What if earlier today when you opened up the mailbox to get the daily mail amidst all the coupons and bills you found a letter from a law firm you’d never heard of—a  law firm that said they specialized in final estates? What if upon opening the letter from said law firm, you found a long-lost, unknown uncle had left you something in his will? What if you later found that this long-lost, unknown uncle was unfathomably wealthy, and what if you found out that, for whatever reason, he decided to leave you a thousand bars of gold?

Let’s further say that one of the conditions of receiving these bars of gold was that you had to take them with you from the reading of the will. Obviously, because of the weight and size of a thousand bars of gold no one expected you to be able to throw them in the trunk of your car, so transportation was provided.

Unfortunately, the provided transportation was a flatbed truck.
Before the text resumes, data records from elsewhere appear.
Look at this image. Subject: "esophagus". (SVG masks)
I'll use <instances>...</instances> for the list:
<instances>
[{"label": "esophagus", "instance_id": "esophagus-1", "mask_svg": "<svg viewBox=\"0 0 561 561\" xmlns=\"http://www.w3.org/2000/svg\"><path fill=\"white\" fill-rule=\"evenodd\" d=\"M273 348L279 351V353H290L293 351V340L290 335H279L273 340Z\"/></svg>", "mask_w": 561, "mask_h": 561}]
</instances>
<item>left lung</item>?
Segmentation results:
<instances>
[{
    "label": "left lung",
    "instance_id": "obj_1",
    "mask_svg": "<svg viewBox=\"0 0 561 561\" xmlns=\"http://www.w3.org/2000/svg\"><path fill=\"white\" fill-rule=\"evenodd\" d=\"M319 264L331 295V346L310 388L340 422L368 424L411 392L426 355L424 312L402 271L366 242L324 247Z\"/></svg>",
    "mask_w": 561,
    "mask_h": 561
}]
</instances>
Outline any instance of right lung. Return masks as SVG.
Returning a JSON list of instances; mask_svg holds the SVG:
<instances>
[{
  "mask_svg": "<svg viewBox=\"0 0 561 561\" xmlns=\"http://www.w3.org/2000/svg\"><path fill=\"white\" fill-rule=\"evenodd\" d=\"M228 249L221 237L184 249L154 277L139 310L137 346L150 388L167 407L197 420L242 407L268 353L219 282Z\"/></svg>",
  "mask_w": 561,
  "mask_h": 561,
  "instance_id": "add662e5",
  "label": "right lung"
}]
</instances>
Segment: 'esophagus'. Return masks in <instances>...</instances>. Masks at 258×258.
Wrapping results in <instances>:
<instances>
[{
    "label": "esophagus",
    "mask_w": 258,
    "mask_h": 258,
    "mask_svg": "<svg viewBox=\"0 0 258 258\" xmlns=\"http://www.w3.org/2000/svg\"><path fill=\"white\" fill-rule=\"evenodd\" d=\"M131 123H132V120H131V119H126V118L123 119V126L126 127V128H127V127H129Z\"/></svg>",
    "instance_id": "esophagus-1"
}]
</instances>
No security, no armored car, just a regular, old, flatbed truck.  The long-lost unknown uncle did make sure that the truck had the capacity to carry the weight, and made sure the transportation was provided to you free of charge (not that you’re really worried about the truck rental charge at this point)—but that was it.

Would you take a thousand bars of gold home with you? Would you think of all the other things you had otherwise scheduled for the day and just figure that it would be easier to move the bars on the weekend? Would you put them in a storage garage? Would you leave them unwatched and unprotected?

Of course not! You would leave the reading of the will and do everything you could to get those bars to a place that was safe and secure. You would find a bank that very day that could keep this kind of precious commodity in a safe that you felt was, well, safe. You would most likely continually research other places that also had vaults to make sure that your bars of gold were in the safest place that could possibly be. And, you would most assuredly keep them protected and make sure their value is constantly monitored.

You would do everything in your power to make sure this precious, valuable, gift was safe.

Interestingly enough each of us has something just as valuable as those thousand bars of gold. It’s our attitude. A positive mental attitude can make more difference in our lives than any amount of money.  Yet, so often we are completely casual with our attitudes.  We don’t do anything to protect it.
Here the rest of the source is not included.